Untuk meningkatkan pertumbuhan, Indonesia perlu berinvestasi lebih dalam di sektor sumber daya manusia, perlindungan sosial, dan penerimaan domestik.

221
Perekonomian Indonesia
Vibizmedia Photo

(Vibiznews-Kolom) Perekonomian Indonesia tetap menunjukkan ketangguhan, didorong oleh permintaan domestik yang kuat dan pemulihan sektor jasa. PDB tumbuh sebesar 5 persen sepanjang tahun ini, dengan kontribusi besar dari konsumsi swasta dan belanja pemerintah. Sektor jasa tetap menjadi penggerak utama pertumbuhan, sementara sektor manufaktur memberikan hasil yang bervariasi. Inflasi secara bertahap menurun, seiring dengan penurunan harga pangan dan energi, dengan inflasi tahunan Indeks Harga Konsumen (IHK) turun menjadi 1,5 persen pada bulan November. Penurunan ini dipicu oleh peningkatan produksi pertanian dan penurunan harga minyak global. Pasar tenaga kerja juga menunjukkan ketangguhan, tercermin dari penurunan tingkat pengangguran dan peningkatan partisipasi angkatan kerja, terutama di kalangan perempuan. Meskipun demikian, tantangan tetap ada terkait dengan lambatnya pemulihan upah riil dan kurangnya penciptaan lapangan kerja kelas menengah bagi generasi muda.

Defisit transaksi berjalan melebar akibat moderasi nilai tukar perdagangan dan faktor musiman yang meningkatkan arus keluar jasa dan pendapatan. Surplus perdagangan barang menyusut karena penurunan harga komoditas dan pelonggaran pembatasan impor, sementara defisit perdagangan jasa membesar akibat impor perjalanan yang meningkat. Namun, pelonggaran moneter global dan stabilitas makro ekonomi Indonesia memperkuat arus modal masuk, cadangan devisa, dan meredakan tekanan terhadap Rupiah. Indikator prudensial sektor perbankan tetap sehat, meski masih ada potensi untuk meningkatkan kedalaman sektor keuangan.

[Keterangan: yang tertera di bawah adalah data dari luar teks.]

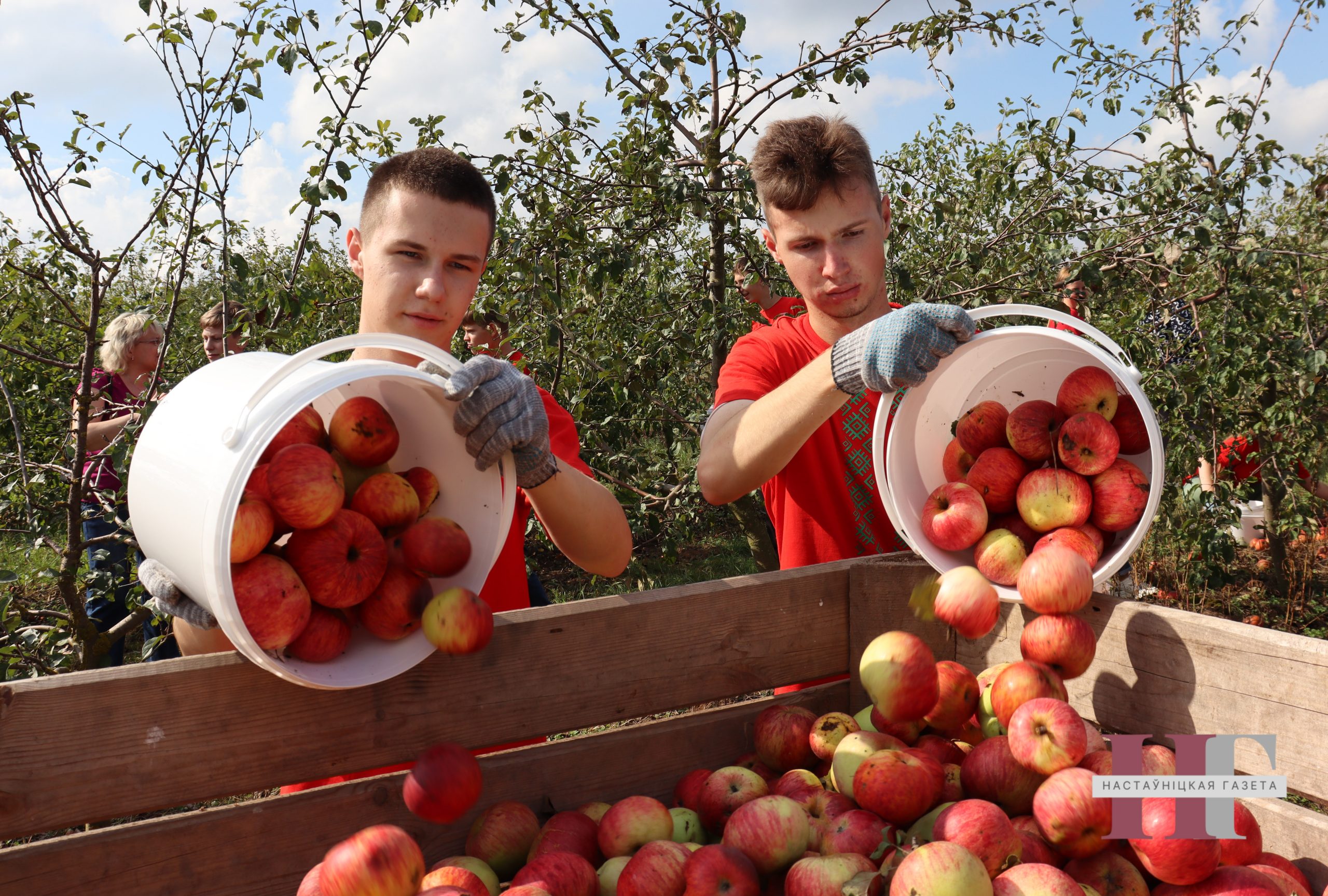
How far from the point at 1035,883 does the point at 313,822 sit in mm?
997

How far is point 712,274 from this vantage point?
12.4 ft

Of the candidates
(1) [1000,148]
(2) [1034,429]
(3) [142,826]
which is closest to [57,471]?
(3) [142,826]

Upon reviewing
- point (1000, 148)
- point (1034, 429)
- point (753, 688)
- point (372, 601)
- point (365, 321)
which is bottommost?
point (753, 688)

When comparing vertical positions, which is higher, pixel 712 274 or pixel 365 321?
pixel 712 274

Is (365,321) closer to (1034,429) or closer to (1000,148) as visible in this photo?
(1034,429)

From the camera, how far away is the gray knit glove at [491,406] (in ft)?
4.22

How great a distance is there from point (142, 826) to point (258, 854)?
0.16 m

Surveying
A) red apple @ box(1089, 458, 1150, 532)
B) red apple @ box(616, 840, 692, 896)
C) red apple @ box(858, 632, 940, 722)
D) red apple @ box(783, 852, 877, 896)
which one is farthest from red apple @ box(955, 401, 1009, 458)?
red apple @ box(616, 840, 692, 896)

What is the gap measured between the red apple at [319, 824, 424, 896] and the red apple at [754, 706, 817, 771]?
2.19ft

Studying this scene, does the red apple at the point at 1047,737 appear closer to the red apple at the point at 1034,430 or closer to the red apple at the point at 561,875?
the red apple at the point at 1034,430

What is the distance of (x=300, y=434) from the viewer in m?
1.35

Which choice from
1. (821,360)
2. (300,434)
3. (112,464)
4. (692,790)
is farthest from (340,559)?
(112,464)

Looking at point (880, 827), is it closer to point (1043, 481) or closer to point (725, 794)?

Setelah dua tahun konsolidasi, kebijakan fiskal sedikit dilonggarkan. Defisit fiskal 2024 diperkirakan meningkat menjadi 2,7 persen dari PDB, dari 1,6 persen pada 2023, akibat penurunan penerimaan pajak dan komoditas serta peningkatan belanja untuk bantuan sosial dan infrastruktur. Meskipun defisit melebar, utang publik sedikit menurun menjadi 38,5 persen dari PDB, dengan sebagian besar dalam Rupiah, yang mengurangi risiko nilai tukar. Namun, meningkatnya biaya layanan utang, yang diperkirakan mencapai 4,9 persen dari PDB, menuntut peningkatan penerimaan untuk mendukung keberlanjutan fiskal dan belanja yang berfokus pada pertumbuhan.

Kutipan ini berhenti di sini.